People have plenty of reasons not to vote - discouragement or unfamiliarity with candidates, demanding schedules, long lines at the polls. The Texas Legislature shouldn’t give them another.

Yet on Thursday, a Senate panel approved a bill that would ban straight-ticket voting. That’s a mistake, and when if the bill comes up for a vote, senators should oppose it.

‘The Senate Committee on Business & Commerce voted 7-0 to send House Bill 25 for potential consideration by the full chamber,” the Texas Tribune reports. “Two members, the only Democrats on the panel, were absent. The vote came less than a week after the House passed the legislation, mostly along party lines. Starting with the 2018 elections, the bill would take away the option for voters to automatically cast their ballot for every candidate from a single party.”

Some see straight-ticket voting as something that is currently benefiting Democrats.

“Straight-ticket ballots made up almost 64 percent of total votes cast in the state’s 10 largest counties in 2016,” the Tribune explained. “A federal judge blocked a similar law last year in Michigan, saying it would disproportionately affect black voters. After that ruling came up in Thursday’s hearing, Hancock noted that the Michigan law moved through a ‘completely different court system than we’ll move through’ if HB 25 becomes law and it is challenged.”

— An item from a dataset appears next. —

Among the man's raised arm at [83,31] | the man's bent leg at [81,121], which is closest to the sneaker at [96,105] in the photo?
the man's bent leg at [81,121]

Here’s why it’s a bad bill.

First, straight ticket voting doesn’t just benefit Democratic voters. It benefits all voters - especially those have lives and jobs and children and school responsibilities.

We would love to believe that every voter has the time, inclination and ability to become fully informed on every race. But that’s simply not reality. Most of us are too busy to fully study up on every Court of Appeals and Municipal Utility District and constable candidate on the ballot. Straight-ticket voting is a way to be pretty sure we’re voting for the candidate who most aligns with our values and beliefs (and yes, of course there are exceptions).

Supporters of the bill counter that voters can still vote all Democratic or all Republican or even all Green Party. And that’s true, but it brings us to the second point.

Why would we make voting more time consuming and less convenient? It will take longer to go through each race, identify the correct party, and push the button. Not a lot of time, perhaps, but how many of us have stood in line on Election Day and looked at our watch, wondering if we truly have time for this, or whether we need to get out of line to pick up the kids from school?

According to the Pew Research Center, the United States already ranks 31st out of 35 developed democracies in voter turnout. Taking away this tool - straight-ticket voting - will inevitably make that worse.

That House bill that was passed by a Senate committee is a bad bill. The Texas Legislature has much, much bigger issues on its plate. The ban on straight-ticket voting should be defeated.